In relation of the analysis:
1. It was used the maximum of power of the laser, e.g., 50mW and i can't change the power because we don't have a filters system;
2. The lens of the microscope used is 20x/0.4/0 WD 3.8.
3. The incidence of the laser was perpendicular to the surface of the thin films;
4. It was accumulated the spectra for long time;
In relation of the material:
1. The thin films are based on perovskite-type oxides (titanates and stannates);
2. I was expecting good signals for the lattice formers (Ti and Sn) of the materials, but the noise in the Raman spectra is so high. and it seems that it isoverlapping and reducing the signal;
3. For the preparation of the thin films, different substrates were used (amorphous silica, LAO and sapphire single crystals) and the substrates vibrational-modes are more intense than the thin films ones. A broad fluorescence band was also observed in all the samples.
4. By using different kinds of substrates, different types of growth were observed (polycrystalline, textured and epitaxial growths) with nice crystallinity for all the samples.
5. I didn`t prepare a thicker filme to be my reference, i have prepared also powders of my material and i got different intensity of Raman vibrational-mode intensities and the conditions of analysis were the same for all the samples;
Even doing all of that, the mean signals were not so good. So I will try some different as it was suggested to see if i get better results.
Hi, With titanate thin-films using 514 nm laser it is difficult to get intense Raman signal. You could probably try low temperature (depending on your sample's phase transition)
The Raman spectra were done at room temperature, i didn`t vary the temperature during the analysis. For information, there is no phase transition in the my materials, neither in the titanates neither in stannates.
@André -- Titanates and stanates are a large family of materials, can't really speak for all of them. However, things like sodium titanates should give decent Raman at 514nm excitation and 300nm thick film should be workable.
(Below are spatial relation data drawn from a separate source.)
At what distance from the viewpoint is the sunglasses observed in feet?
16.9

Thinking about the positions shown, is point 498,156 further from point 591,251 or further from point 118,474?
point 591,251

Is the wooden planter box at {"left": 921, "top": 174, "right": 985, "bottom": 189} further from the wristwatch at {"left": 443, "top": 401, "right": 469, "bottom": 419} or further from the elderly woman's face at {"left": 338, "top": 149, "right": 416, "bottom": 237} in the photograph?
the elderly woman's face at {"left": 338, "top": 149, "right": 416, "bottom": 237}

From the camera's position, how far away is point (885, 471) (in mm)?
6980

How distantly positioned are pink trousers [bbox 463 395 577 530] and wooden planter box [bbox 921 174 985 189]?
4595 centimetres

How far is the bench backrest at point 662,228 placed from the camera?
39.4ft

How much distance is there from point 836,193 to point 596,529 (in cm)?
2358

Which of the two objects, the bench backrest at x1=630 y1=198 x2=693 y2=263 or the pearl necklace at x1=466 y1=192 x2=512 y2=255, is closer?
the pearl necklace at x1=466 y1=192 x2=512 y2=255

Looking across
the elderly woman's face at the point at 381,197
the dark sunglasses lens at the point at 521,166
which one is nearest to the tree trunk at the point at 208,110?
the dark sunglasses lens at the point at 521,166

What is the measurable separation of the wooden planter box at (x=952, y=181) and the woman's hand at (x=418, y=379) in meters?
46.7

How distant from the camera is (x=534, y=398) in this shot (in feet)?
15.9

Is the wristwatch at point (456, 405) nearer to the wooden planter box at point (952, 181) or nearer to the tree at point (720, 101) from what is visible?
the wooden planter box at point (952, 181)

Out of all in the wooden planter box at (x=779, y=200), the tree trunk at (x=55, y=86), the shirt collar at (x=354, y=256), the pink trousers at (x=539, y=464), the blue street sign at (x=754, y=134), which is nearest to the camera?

Depending on crystallinity of the film you may get average to good Raman signal using NSOM. Sometimes its easier to get rid of substrate signals if you use reflection mode, provided your instrument carry such an attachment. Alternative is to try TERS, that should be easily doable given the instruments you are using. However I suggest you try doing micro Raman in an environmental SEM to investigate homogeneity and quality of Raman signals from your sample.
Palash, I know titanates and stannates are a large family and each one presents a specific behaviour because mainly because of their different crystalline strucutres and also because of the defects presented on them, so for being more precise I am working with alkaline-earth (Ca, Sr and Ba) Stannates and Titanates and their solid solutions. The Raman vibrational-modes for the solid solution, for instance, were not so evident in comparison to the pure titanates or stannates when done in the same conditions of analysis. I don't know about TERS analysis, what this method consist? How could i work with it? Could this method change the characteristics of my samples?
TERS = Tip Enhanced Raman Spectroscopy where you use a tip that is coated with silver or gold (typically). Talk to your instrument tech support and see if they have any TERS tip, I am sure though there are other vendors who will have compatible tips. Analysis part will be same as before. Like before TERS should not change anything in your sample.
I am preparing films around 300 nm, But i have no idea how to prepare it would be reasonable. Could you please tell me how to prepare a film around 300nm? What technique did you use to determine the thickness of the film?